Computational cost for determining an approximate global minimum using the selection and crossover algorithm

05/24/2019
by   Takuya Isomura, et al.
0

This work examines the expected computational cost to determine an approximate global minimum of a class of cost functions characterized by the variance of coefficients. The cost function takes N-dimensional binary states as arguments and has many local minima. Iterations in the order of 2^N are required to determine an approximate global minimum using random search. This work analytically and numerically demonstrates that the selection and crossover algorithm with random initialization can reduce the required computational cost (i.e., number of iterations) for identifying an approximate global minimum to the order of λ^N with λ less than 2. The two best solutions, referred to as parents, are selected from a pool of randomly sampled states.

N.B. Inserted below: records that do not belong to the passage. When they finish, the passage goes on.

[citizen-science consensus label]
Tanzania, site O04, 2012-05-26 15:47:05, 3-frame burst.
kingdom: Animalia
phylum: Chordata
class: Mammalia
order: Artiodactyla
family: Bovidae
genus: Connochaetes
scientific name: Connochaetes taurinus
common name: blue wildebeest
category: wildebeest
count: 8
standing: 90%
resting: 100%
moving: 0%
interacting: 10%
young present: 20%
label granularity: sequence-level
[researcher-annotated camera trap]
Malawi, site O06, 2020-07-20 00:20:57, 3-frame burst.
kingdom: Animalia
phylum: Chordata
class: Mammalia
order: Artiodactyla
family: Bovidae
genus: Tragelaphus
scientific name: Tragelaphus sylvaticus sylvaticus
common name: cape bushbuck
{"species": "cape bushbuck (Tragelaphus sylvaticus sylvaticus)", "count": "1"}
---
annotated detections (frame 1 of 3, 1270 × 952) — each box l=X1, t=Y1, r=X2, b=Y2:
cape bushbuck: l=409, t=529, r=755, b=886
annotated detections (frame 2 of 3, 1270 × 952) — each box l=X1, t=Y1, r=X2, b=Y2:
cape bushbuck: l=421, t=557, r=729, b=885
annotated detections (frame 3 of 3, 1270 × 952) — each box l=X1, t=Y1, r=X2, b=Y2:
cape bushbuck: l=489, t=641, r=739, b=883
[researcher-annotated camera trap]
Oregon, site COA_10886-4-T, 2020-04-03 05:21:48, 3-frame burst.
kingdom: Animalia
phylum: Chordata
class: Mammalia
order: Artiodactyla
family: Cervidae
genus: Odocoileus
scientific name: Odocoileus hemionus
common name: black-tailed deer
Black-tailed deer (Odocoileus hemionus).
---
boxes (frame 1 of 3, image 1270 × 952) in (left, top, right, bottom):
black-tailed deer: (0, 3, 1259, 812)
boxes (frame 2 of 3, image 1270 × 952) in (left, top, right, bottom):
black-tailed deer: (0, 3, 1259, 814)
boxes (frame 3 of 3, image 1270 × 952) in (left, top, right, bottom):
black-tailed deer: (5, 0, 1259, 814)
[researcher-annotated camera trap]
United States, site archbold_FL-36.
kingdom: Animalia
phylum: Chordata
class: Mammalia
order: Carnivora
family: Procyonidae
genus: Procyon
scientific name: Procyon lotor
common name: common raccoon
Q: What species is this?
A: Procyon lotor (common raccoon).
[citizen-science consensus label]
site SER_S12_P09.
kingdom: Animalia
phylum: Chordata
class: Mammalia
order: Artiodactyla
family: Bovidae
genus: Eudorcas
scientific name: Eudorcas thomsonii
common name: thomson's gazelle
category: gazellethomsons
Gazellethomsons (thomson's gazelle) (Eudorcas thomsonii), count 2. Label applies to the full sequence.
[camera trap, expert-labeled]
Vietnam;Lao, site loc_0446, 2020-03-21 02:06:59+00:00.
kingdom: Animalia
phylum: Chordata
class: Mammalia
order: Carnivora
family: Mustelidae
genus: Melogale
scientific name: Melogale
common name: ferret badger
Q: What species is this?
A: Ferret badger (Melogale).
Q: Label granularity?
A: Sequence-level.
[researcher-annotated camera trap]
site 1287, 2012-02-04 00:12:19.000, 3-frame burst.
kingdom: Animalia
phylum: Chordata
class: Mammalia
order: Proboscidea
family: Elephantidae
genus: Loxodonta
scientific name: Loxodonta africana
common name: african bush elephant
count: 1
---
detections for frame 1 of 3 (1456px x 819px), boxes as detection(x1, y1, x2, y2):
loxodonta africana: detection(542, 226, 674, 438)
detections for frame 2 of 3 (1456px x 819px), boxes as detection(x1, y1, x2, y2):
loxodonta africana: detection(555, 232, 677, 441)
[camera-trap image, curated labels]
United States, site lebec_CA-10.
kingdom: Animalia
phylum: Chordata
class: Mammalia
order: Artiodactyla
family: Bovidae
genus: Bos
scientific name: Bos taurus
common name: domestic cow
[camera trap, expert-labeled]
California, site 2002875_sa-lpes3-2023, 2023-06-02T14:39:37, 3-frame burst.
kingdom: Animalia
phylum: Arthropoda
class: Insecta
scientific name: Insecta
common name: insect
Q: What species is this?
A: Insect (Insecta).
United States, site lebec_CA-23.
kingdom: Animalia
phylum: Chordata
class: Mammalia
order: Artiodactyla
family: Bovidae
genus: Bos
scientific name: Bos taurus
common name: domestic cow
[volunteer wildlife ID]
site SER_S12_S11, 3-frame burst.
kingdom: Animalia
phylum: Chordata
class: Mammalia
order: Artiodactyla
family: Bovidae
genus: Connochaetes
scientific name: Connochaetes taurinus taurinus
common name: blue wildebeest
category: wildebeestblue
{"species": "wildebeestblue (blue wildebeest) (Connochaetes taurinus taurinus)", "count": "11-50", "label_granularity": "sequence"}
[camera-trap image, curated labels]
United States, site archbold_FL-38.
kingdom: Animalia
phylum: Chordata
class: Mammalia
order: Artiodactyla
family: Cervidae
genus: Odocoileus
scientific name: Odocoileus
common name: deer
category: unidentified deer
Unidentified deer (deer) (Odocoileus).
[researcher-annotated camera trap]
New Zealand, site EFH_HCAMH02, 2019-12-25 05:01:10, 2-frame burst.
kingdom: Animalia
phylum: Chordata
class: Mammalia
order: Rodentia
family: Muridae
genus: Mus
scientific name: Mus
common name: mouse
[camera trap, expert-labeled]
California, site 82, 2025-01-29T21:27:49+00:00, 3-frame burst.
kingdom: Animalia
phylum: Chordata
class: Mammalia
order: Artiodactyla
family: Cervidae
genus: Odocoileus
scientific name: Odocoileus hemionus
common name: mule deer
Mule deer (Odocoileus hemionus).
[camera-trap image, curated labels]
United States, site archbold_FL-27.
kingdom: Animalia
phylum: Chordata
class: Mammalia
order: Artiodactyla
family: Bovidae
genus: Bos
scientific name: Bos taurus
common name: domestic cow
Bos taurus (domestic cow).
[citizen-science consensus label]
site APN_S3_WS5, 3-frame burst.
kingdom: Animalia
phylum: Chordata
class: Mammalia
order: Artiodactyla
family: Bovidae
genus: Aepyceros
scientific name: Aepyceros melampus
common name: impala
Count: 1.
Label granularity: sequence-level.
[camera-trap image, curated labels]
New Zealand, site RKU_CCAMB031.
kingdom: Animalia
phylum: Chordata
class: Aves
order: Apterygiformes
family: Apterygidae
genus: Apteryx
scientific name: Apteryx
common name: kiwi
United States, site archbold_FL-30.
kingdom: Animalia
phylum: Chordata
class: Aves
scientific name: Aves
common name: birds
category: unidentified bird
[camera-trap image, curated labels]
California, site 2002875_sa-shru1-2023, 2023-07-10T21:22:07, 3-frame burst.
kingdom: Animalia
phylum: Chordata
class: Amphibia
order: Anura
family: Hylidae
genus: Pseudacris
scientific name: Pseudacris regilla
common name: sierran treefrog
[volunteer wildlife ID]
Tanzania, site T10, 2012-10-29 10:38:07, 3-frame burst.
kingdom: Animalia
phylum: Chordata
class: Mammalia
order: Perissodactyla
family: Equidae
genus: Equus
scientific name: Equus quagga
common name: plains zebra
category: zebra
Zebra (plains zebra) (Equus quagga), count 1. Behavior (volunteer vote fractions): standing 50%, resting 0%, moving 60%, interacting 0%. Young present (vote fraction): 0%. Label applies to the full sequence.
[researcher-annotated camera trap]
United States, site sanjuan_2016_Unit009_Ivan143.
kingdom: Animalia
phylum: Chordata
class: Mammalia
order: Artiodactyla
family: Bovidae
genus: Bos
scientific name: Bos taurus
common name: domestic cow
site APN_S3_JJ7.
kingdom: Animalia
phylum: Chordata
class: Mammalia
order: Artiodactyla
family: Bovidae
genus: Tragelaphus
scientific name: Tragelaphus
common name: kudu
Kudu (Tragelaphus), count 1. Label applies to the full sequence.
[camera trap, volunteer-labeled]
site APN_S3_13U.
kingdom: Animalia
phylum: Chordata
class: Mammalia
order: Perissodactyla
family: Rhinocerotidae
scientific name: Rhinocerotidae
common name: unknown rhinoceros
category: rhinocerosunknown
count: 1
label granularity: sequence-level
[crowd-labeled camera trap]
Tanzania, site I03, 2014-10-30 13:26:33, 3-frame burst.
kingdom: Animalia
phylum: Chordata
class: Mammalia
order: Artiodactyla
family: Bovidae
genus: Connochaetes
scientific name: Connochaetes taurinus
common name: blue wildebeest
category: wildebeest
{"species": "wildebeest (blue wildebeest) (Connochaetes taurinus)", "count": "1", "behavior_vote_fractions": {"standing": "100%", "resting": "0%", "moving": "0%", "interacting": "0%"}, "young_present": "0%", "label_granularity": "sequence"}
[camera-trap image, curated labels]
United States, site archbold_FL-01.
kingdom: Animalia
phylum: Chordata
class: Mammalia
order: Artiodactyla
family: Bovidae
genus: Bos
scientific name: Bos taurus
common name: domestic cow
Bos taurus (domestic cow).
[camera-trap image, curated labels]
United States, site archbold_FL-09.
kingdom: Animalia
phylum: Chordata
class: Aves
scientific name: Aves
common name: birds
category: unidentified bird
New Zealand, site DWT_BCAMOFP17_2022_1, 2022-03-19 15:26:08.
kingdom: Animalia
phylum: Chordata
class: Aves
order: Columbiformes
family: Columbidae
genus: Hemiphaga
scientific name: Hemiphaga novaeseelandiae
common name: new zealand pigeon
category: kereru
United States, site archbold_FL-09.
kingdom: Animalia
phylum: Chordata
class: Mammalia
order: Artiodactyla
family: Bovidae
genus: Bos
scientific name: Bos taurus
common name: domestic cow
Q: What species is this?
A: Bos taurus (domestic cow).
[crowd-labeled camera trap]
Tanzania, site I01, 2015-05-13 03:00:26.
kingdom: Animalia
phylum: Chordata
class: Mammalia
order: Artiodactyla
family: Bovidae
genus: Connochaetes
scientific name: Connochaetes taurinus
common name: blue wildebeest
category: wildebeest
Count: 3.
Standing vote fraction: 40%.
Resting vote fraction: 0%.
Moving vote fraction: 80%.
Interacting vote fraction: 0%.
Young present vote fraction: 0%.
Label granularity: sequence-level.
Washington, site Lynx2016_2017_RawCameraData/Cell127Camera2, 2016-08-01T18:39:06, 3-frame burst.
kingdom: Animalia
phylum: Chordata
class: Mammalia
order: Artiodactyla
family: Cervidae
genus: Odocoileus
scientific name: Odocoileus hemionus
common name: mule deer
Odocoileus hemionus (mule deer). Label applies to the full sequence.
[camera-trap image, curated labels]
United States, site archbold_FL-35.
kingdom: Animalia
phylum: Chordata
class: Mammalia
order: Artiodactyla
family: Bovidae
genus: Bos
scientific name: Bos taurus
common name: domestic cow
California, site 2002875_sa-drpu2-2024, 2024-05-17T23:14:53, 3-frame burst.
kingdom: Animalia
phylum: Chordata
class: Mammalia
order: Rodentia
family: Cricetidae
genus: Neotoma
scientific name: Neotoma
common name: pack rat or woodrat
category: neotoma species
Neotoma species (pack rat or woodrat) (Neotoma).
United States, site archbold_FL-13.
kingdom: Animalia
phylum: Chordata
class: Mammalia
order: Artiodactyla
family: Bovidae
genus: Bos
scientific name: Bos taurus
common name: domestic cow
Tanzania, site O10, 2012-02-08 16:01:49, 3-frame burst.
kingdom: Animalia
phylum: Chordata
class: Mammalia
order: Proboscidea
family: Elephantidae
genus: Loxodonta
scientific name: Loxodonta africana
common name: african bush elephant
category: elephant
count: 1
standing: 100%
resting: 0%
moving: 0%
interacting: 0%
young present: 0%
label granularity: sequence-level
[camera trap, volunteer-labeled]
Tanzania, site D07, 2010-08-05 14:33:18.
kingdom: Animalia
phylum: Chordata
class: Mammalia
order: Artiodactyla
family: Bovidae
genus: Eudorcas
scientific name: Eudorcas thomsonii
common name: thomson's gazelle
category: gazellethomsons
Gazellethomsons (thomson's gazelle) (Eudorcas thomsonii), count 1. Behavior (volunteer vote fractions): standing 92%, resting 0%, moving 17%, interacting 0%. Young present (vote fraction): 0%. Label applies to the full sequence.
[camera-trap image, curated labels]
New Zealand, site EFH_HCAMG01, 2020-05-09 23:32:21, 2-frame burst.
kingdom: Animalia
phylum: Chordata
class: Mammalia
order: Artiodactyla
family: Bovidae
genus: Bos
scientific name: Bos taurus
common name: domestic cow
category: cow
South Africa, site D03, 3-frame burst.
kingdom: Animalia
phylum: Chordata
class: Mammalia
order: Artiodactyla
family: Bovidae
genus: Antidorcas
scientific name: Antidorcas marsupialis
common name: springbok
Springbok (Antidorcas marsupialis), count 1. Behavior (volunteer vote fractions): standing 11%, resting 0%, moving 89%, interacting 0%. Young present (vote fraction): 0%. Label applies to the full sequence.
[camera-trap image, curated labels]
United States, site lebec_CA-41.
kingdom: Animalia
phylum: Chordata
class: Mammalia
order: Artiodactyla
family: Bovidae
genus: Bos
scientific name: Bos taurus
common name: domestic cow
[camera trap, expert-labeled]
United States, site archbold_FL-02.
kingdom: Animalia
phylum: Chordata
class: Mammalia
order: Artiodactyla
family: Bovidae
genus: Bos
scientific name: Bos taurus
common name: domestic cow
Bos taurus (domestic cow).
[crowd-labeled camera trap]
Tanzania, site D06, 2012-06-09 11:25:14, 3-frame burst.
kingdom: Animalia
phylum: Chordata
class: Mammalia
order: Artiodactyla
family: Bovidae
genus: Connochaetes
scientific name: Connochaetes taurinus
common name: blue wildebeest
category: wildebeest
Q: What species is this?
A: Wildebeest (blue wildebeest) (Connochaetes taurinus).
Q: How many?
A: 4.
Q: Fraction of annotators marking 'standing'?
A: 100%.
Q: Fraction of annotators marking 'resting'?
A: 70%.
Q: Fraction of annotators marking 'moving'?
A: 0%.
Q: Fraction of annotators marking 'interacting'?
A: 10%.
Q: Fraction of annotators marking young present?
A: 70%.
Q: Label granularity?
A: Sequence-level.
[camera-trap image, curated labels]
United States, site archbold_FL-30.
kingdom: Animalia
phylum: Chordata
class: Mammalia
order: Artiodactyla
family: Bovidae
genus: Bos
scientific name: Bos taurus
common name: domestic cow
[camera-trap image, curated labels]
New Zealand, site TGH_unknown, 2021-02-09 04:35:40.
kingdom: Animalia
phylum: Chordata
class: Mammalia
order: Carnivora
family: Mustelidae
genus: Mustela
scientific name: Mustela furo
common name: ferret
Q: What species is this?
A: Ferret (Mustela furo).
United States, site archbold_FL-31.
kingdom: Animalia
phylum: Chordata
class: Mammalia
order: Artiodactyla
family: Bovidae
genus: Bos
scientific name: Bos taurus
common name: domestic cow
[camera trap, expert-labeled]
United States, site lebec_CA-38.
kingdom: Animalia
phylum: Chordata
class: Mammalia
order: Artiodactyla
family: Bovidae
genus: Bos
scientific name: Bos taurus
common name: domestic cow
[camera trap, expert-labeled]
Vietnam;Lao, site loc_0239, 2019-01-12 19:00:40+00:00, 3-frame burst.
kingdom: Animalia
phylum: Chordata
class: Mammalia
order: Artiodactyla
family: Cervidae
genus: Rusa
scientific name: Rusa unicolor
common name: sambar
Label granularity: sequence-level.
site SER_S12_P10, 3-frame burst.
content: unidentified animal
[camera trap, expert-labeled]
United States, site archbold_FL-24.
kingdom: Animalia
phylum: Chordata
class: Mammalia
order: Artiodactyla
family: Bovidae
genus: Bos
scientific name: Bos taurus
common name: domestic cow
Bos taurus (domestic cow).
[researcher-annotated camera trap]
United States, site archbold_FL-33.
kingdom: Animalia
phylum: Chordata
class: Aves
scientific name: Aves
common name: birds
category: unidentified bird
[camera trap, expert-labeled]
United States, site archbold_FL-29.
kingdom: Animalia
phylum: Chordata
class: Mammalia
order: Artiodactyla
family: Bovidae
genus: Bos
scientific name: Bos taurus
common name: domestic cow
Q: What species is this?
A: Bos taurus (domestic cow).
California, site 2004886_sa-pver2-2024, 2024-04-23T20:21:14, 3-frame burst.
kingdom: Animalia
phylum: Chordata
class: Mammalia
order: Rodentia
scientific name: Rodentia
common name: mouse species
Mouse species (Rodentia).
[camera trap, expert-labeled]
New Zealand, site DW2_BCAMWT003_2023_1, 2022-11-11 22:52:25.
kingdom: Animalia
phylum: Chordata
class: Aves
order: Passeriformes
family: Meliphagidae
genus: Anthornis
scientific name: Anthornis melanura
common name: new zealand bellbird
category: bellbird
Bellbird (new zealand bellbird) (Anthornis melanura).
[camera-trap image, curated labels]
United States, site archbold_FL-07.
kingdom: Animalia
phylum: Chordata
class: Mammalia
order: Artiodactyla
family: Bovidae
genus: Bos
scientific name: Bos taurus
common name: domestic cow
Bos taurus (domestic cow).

Offspring generated by crossovers of the parents' states are distributed with a mean cost lower than that of the original distribution that generated the parents. It is revealed that in contrast to the mean, the variance of the cost of the offspring is asymptotically the same as that of the original distribution. Consequently, sampling from the offspring's distribution leads to a higher chance of determining an approximate global minimum than sampling from the original distribution, thereby accelerating the global search. This feature is distinct from the distribution obtained by a mixture of a large population of favorable states, which leads to a lower variance of offspring. These findings demonstrate the advantage of the crossover between two favorable states over a mixture of many favorable states for an efficient determination of an approximate global minimum.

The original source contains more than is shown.